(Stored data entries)
******************************
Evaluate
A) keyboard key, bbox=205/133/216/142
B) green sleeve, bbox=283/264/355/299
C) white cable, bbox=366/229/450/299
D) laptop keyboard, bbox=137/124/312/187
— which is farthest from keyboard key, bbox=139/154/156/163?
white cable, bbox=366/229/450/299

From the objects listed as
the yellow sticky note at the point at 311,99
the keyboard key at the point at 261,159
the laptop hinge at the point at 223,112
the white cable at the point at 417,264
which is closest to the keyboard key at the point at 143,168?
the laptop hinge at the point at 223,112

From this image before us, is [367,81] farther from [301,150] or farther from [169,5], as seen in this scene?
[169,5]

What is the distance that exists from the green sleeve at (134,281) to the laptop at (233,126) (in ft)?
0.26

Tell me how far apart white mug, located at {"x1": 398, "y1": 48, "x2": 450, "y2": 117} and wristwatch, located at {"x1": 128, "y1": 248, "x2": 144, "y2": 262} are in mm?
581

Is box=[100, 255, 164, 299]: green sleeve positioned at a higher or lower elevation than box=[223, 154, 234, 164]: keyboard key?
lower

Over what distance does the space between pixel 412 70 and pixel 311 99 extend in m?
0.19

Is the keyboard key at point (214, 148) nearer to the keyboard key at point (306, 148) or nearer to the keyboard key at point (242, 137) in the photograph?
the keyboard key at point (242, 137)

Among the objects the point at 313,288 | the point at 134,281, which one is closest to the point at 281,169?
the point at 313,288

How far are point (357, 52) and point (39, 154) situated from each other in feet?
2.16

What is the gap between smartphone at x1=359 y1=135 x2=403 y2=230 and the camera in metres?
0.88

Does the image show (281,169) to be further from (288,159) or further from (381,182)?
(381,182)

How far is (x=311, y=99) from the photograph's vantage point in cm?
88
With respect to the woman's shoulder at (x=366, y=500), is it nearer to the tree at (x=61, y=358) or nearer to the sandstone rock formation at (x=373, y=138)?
******************************
THE EXERCISE
Quote all of the entries exactly as they appear.

FINAL RESULT
Evaluate
A) keyboard key, bbox=205/133/216/142
B) green sleeve, bbox=283/264/355/299
C) white cable, bbox=366/229/450/299
D) laptop keyboard, bbox=137/124/312/187
— which is farthest from keyboard key, bbox=139/154/156/163?
white cable, bbox=366/229/450/299

From the objects listed as
the yellow sticky note at the point at 311,99
the keyboard key at the point at 261,159
the laptop hinge at the point at 223,112
the white cable at the point at 417,264
which is closest to the keyboard key at the point at 143,168?
the laptop hinge at the point at 223,112

From this image before us, is [367,81] farther from [301,150] or farther from [169,5], as seen in this scene?
[169,5]

What is the distance that exists from the green sleeve at (134,281) to the laptop at (233,126) (in ft)?
0.26

Tell me how far apart white mug, located at {"x1": 398, "y1": 48, "x2": 450, "y2": 117} and wristwatch, located at {"x1": 128, "y1": 248, "x2": 144, "y2": 262} are in mm?
581

Is box=[100, 255, 164, 299]: green sleeve positioned at a higher or lower elevation than box=[223, 154, 234, 164]: keyboard key?
lower

Over what distance does the space between pixel 412 70 and pixel 311 99 extend in m?
0.19

Is the keyboard key at point (214, 148) nearer to the keyboard key at point (306, 148) or nearer to the keyboard key at point (242, 137) in the photograph?
the keyboard key at point (242, 137)

Among the objects the point at 313,288 | the point at 134,281, which one is closest to the point at 281,169?
the point at 313,288

How far are point (357, 52) and point (39, 154) situated from each other in feet?
2.16

What is the gap between smartphone at x1=359 y1=135 x2=403 y2=230 and the camera in metres?
0.88

Does the image show (281,169) to be further from (288,159) or further from (381,182)?
(381,182)

How far is (x=311, y=99) from the photograph's vantage point in cm?
88
With respect to the woman's shoulder at (x=366, y=500), is it nearer to the tree at (x=61, y=358) or nearer to the sandstone rock formation at (x=373, y=138)?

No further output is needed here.